On se connais depuis 9 ans maintenant. Comme je l’ai dit, nous avons déjà fait quelques mètres d’escalade ensemble et visiter deux trois pays mais cette fois-ci il aurait pu me dire, qu’il n’était pas satisfait, qu’il était venu faire de la glace et pas des délires d’explorateurs. Eh bien non, au contraire, il en a rajouté des couches et s’est mis à l’unisson avec toutes les problématiques qu’il a fallu résoudre de manière à profiter pleinement de chaque délire sans aucun apriori. Par ces quelques lignes, je tiens à le remercier encore une fois pour sa générosité, sa simplicité et tous ses bons petits plats!
Quand tu débarques à 1h30 du matin devant la porte d’immeuble de ton Airbnb et que le code ne fonctionne pas, tu te dis que le voyage ne commence pas très bien. Finalement la porte s’ouvrira dans l’après-midi et nous passerons la nuit sur le pallier dans nos sacs de couchage, oups… Autant dire que la nuit fut courte et pas très bonne. Pas de grasse matinée mais plutôt un petit déjeuner très matinal et on commence les repérages.
Anchorage se situe dans le fond d’une grande baie du Golfe d’Alaska au nord du Pacifique nord. C’est là que nous sommes arrivés et resterons pour la première semaine de notre séjour. Dans le topo, un secteur me semblait idéal pour se mettre dans le bain. Seward Highway. Les cascades bordent la route, des lignes de glace pure, du mixte et tout ça depuis la voiture. Sounds good!
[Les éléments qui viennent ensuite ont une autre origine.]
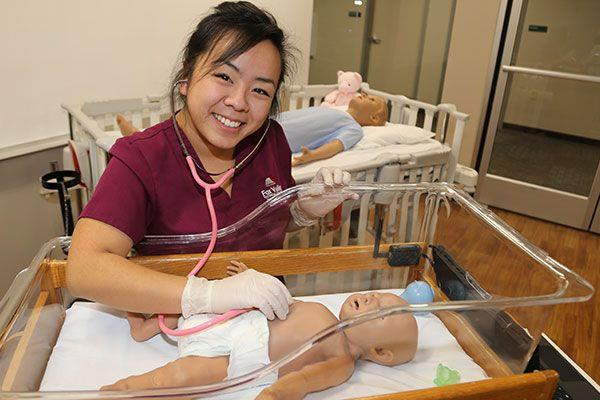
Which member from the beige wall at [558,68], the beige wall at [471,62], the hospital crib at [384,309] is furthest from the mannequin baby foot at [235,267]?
the beige wall at [558,68]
Malheureusement arrivés sur place, l’eau s’écoule à flot et il n’y a pas la moindre trace de glaçon dans le coin.
Le lendemain, on part pour les Glen Alps, sorte de préalpes locales. Cette fois-ci il faut marcher et faire la trace, dans le vent et sous la neige. 2h30 de marche plus tard, arrivés dans le fond du cirque qui offrait de jolies possibilités d’escalade, pas un gramme de glace… mais que se passe-t-il? Sommes-nous maudits? Il faut trouver autre chose.
On décide de remonter un peu au nord, il y fait peut-être plus froid! Bingo! Le secteur s’appelle Eklutna Canyon. L’approche est courte, la rivière partiellement gelée et cette fois on trouve quelques bouts de glaçons. On peut enfin tirer sur les bras, ça fait du bien mais on cherchait quand même quelque chose d’un peu plus excitant. Et là l’improvisation et l’aventure commence.
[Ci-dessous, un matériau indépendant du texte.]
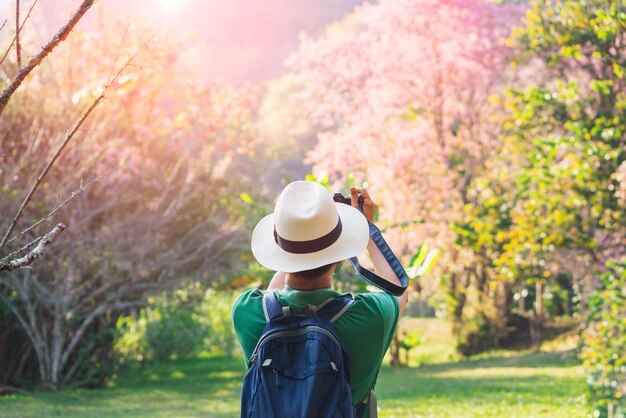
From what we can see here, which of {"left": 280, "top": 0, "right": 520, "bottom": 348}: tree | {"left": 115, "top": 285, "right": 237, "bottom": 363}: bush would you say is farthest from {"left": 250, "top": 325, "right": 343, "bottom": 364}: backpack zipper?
{"left": 280, "top": 0, "right": 520, "bottom": 348}: tree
Dans la région de Palmer, à une heure d’Anchorage on trouve une vallée un peu perdue. Une route y mène, au bout de la route un lac, après le lac un glacier et entre les deux il devrait y avoir des cascades de glace. Le problème c’est pour atteindre le bout du lac. Vingt kilomètres de pistes avec des vieilles traces de quad gelées et profondes. On décide donc de louer des Fatbike électriques avec des pneus cloutés. On mettra les skis sur le sac à dos pour le bout final. Chargés comme des mules, nous partons. On se sent invincibles, malheureusement après 6 miles, une trentaine de chutes, en sueur, on décide de faire demi-tour. Encore un but, nous avons fait à peine la moitié du trajet et mangé la moitié de la batterie donc si on ne veut pas se retrouver à pousser le vélo toute la nuit pour regagner la voiture autant battre en retraite avant qu’il ne soit trop tard.
Mais nous avons la tête dure. De retour à la voiture, on cherche une autre solution. Nous y voilà! Une motoneige! Aussitôt dis, aussitôt fait! On enfile les vélo dans le coffre et on loue une motoneige, livrée avec remorque.
En Alaska louer ce genre d’engin, c’est un jeu d’enfants et chez Alaska Toy Rental, un large choix de joujoux et un service irréprochable. Une heure plus tard, on a rendu les vélos et on prépare les affaires pour la prochaine tentative.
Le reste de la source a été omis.